A year in the life of Creative Commons

In our last episode you met Creative Commons, a young project with big plans, plans to bring some sense to the copyright debate, plans to partner with the big C, to clarify the rules of creativity. To help authors and artists build a body of free culture they can draw from in return. So where have Creative Commons' adventures led?

It all began with our copyright licenses, tools that help you mark your work as free to share or build upon with only some rights reserved. And you did just that, with an enthusiasm that surprised even us. First came the early adopters: writers, like Campbell Award winning Cory Doctorow, who offered fans his first novel for free download, and for sale in hard copy; educators, like MIT and Rice University, who made their courseware available online, for free, to the world; also, community builders like Sal Randolph of Opsound, who collects hundreds of licensed songs for people to remix and share; and there are thousands of modern day Thomas Paines, the grassroots journalists known as Webloggers, plus photographers, illustrators, filmmakers, and more. Only a couple of months into Creative Commons' life, and more than 100,000 pioneers like these had joined the movement.

And then things got really interesting. Because before long, YOU put this commons into practice, just as we had dreamed but could never have done alone. Guitarist Colin Mutchler contributed a track to Opsound and a young violinist named Cora Beth recorded a duet with him without ever meeting him. An academic program in Vietnam began translating and teaching MIT's course materials. Cory Doctorow's novel sold a whole print run. It saw hundreds of thousands of downloads. Even Jeff Bezos, CEO of Amazon.com recommended it to his customers. All of this, across the net, with no middleman, no legal doubt, no friction, just free culture created in real-time.

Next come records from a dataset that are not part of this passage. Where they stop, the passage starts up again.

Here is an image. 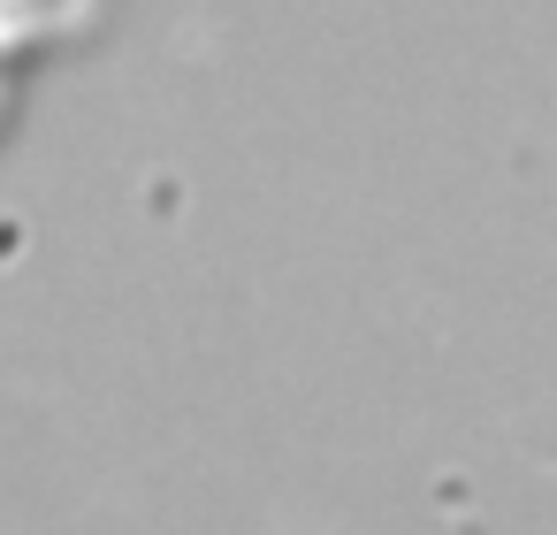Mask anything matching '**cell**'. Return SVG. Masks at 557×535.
<instances>
[{
    "label": "cell",
    "mask_w": 557,
    "mask_h": 535,
    "mask_svg": "<svg viewBox=\"0 0 557 535\" xmlns=\"http://www.w3.org/2000/svg\"><path fill=\"white\" fill-rule=\"evenodd\" d=\"M85 9H92V0H0V85H9V70L32 47H47L54 32L85 24Z\"/></svg>",
    "instance_id": "cell-1"
}]
</instances>
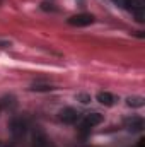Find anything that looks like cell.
<instances>
[{
	"label": "cell",
	"mask_w": 145,
	"mask_h": 147,
	"mask_svg": "<svg viewBox=\"0 0 145 147\" xmlns=\"http://www.w3.org/2000/svg\"><path fill=\"white\" fill-rule=\"evenodd\" d=\"M125 7L135 16V19L138 22H144L145 16H144V10H145V0H126L125 2Z\"/></svg>",
	"instance_id": "1"
},
{
	"label": "cell",
	"mask_w": 145,
	"mask_h": 147,
	"mask_svg": "<svg viewBox=\"0 0 145 147\" xmlns=\"http://www.w3.org/2000/svg\"><path fill=\"white\" fill-rule=\"evenodd\" d=\"M0 3H2V0H0Z\"/></svg>",
	"instance_id": "16"
},
{
	"label": "cell",
	"mask_w": 145,
	"mask_h": 147,
	"mask_svg": "<svg viewBox=\"0 0 145 147\" xmlns=\"http://www.w3.org/2000/svg\"><path fill=\"white\" fill-rule=\"evenodd\" d=\"M58 118H60V121H63V123H67V125H73V123H77L79 121V118H80V113L75 110V108H63V110L58 113Z\"/></svg>",
	"instance_id": "4"
},
{
	"label": "cell",
	"mask_w": 145,
	"mask_h": 147,
	"mask_svg": "<svg viewBox=\"0 0 145 147\" xmlns=\"http://www.w3.org/2000/svg\"><path fill=\"white\" fill-rule=\"evenodd\" d=\"M144 127H145V121H144L142 116H130V118L125 120V128H126L128 132H132V134L142 132Z\"/></svg>",
	"instance_id": "6"
},
{
	"label": "cell",
	"mask_w": 145,
	"mask_h": 147,
	"mask_svg": "<svg viewBox=\"0 0 145 147\" xmlns=\"http://www.w3.org/2000/svg\"><path fill=\"white\" fill-rule=\"evenodd\" d=\"M31 89L39 92V91H51V89H55V87H51V86H33Z\"/></svg>",
	"instance_id": "10"
},
{
	"label": "cell",
	"mask_w": 145,
	"mask_h": 147,
	"mask_svg": "<svg viewBox=\"0 0 145 147\" xmlns=\"http://www.w3.org/2000/svg\"><path fill=\"white\" fill-rule=\"evenodd\" d=\"M97 101H99L101 105H104V106H111V105L114 103V96H113L111 92H99V94H97Z\"/></svg>",
	"instance_id": "8"
},
{
	"label": "cell",
	"mask_w": 145,
	"mask_h": 147,
	"mask_svg": "<svg viewBox=\"0 0 145 147\" xmlns=\"http://www.w3.org/2000/svg\"><path fill=\"white\" fill-rule=\"evenodd\" d=\"M0 147H10V146H9L7 142H2V140H0Z\"/></svg>",
	"instance_id": "13"
},
{
	"label": "cell",
	"mask_w": 145,
	"mask_h": 147,
	"mask_svg": "<svg viewBox=\"0 0 145 147\" xmlns=\"http://www.w3.org/2000/svg\"><path fill=\"white\" fill-rule=\"evenodd\" d=\"M103 120H104V118H103L101 113H89V115L84 116V120H82V123H80V130H82V132H87V130L94 128L96 125L103 123Z\"/></svg>",
	"instance_id": "3"
},
{
	"label": "cell",
	"mask_w": 145,
	"mask_h": 147,
	"mask_svg": "<svg viewBox=\"0 0 145 147\" xmlns=\"http://www.w3.org/2000/svg\"><path fill=\"white\" fill-rule=\"evenodd\" d=\"M77 99H80V101L85 105V103H89V101H91V96H87V94H79V96H77Z\"/></svg>",
	"instance_id": "11"
},
{
	"label": "cell",
	"mask_w": 145,
	"mask_h": 147,
	"mask_svg": "<svg viewBox=\"0 0 145 147\" xmlns=\"http://www.w3.org/2000/svg\"><path fill=\"white\" fill-rule=\"evenodd\" d=\"M31 147H53V146H51V142L48 140V137L43 132H38V134H34V137H33Z\"/></svg>",
	"instance_id": "7"
},
{
	"label": "cell",
	"mask_w": 145,
	"mask_h": 147,
	"mask_svg": "<svg viewBox=\"0 0 145 147\" xmlns=\"http://www.w3.org/2000/svg\"><path fill=\"white\" fill-rule=\"evenodd\" d=\"M70 26H77V28H84V26H91L94 22V16L92 14H77V16H72L68 17L67 21Z\"/></svg>",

All the while you built the commons out in whole new directions, in ways we never anticipated. High-tech publisher Tim O'Reilly helped us create the Founder's Copyright; that's fourteen years in the care of Big C, and then works move onto public pastures. Software developers started incorporating our tools, helping people free their works at the point of creation. Common Content and the Internet Archive began to register and host Creative Commons works, for free. The iCommons opened, and experts around the world began porting our licenses to many legal systems, so that your expression can travel freely across borders.

And suddenly, what had been only an idea only eight months earlier was a global movement, more than 700,000 licensed works strong, and still you helped us realize that more could be done. The legendary musician Gilberto Gil, along with the digital collage artists Negativland, inspired us to build Creative Commons latest and most exciting tool, one that encourages a kind of creativity that children with scissors and glue, and scientists who cure with genes, and lawyers who cite precedent understand as second nature, to take a bit and make it new. Some from here, some from there, to make a mosaic of the old, but not to copy -- to remix culture. Introducing: the Creative Commons Sampling Licenses. New tools to help you invite others to get creative with a part of your work, even for profit, but not to copy the whole thing. The legendary Mr. Gil will introduce the first wave of sample friendly tunes from Brazil, leaving you free to jam with him across the net, with more artists soon to follow.

And so, Creative Commons carries on, twelve months since hitting the scene, more than one million licensed works, one million artifacts of culture, free to reuse. And we've got bigger plans still: plans to help authors republish books out of print; plans to explore a science commons; plans to weave our philosophy and our tools into the fabric of the net; plans to knock down the wall between reader and author, or listener and composer, between audience and artists, between community and citizen, or culture and creator; plans to bring creativity back to its senses, and with your help, to keep growing, just as big as the old Big C.

Creative Commons: the rules have changed, and it's just the beginning.